§ **WHAT THIS TASK INVOLVES**:
Below are records; please set down exactly the lines from the first through the one containing "Consider this experimental".

━━━━━━━━━━━━━━━━

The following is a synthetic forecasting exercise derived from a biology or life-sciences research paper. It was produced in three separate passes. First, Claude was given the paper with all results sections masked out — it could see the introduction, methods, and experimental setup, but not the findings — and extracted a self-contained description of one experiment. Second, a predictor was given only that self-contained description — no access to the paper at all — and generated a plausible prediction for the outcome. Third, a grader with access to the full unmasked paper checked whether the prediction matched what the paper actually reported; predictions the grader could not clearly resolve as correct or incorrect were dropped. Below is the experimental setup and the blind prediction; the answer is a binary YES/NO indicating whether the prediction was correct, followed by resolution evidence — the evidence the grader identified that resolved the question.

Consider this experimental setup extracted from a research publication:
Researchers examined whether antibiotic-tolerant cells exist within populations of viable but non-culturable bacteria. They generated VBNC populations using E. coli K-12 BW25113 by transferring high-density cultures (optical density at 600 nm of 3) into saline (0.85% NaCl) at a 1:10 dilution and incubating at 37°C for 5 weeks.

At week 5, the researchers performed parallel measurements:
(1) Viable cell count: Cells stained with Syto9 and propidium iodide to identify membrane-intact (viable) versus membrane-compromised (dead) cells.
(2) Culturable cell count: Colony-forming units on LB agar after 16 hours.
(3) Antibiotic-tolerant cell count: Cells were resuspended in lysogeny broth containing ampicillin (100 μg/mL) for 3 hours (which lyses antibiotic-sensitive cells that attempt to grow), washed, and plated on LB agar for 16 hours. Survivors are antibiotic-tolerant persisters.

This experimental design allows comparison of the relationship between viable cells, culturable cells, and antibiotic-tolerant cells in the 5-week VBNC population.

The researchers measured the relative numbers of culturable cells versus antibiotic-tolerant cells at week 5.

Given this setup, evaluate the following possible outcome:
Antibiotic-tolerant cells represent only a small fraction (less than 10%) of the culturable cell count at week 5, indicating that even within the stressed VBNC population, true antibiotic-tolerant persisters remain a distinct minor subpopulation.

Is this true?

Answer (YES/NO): NO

━━━━━━━━━━━━━━━━

§ **SOLUTION**:
The following is a synthetic forecasting exercise derived from a biology or life-sciences research paper. It was produced in three separate passes. First, Claude was given the paper with all results sections masked out — it could see the introduction, methods, and experimental setup, but not the findings — and extracted a self-contained description of one experiment. Second, a predictor was given only that self-contained description — no access to the paper at all — and generated a plausible prediction for the outcome. Third, a grader with access to the full unmasked paper checked whether the prediction matched what the paper actually reported; predictions the grader could not clearly resolve as correct or incorrect were dropped. Below is the experimental setup and the blind prediction; the answer is a binary YES/NO indicating whether the prediction was correct, followed by resolution evidence — the evidence the grader identified that resolved the question.

Consider this experimental setup extracted from a research publication:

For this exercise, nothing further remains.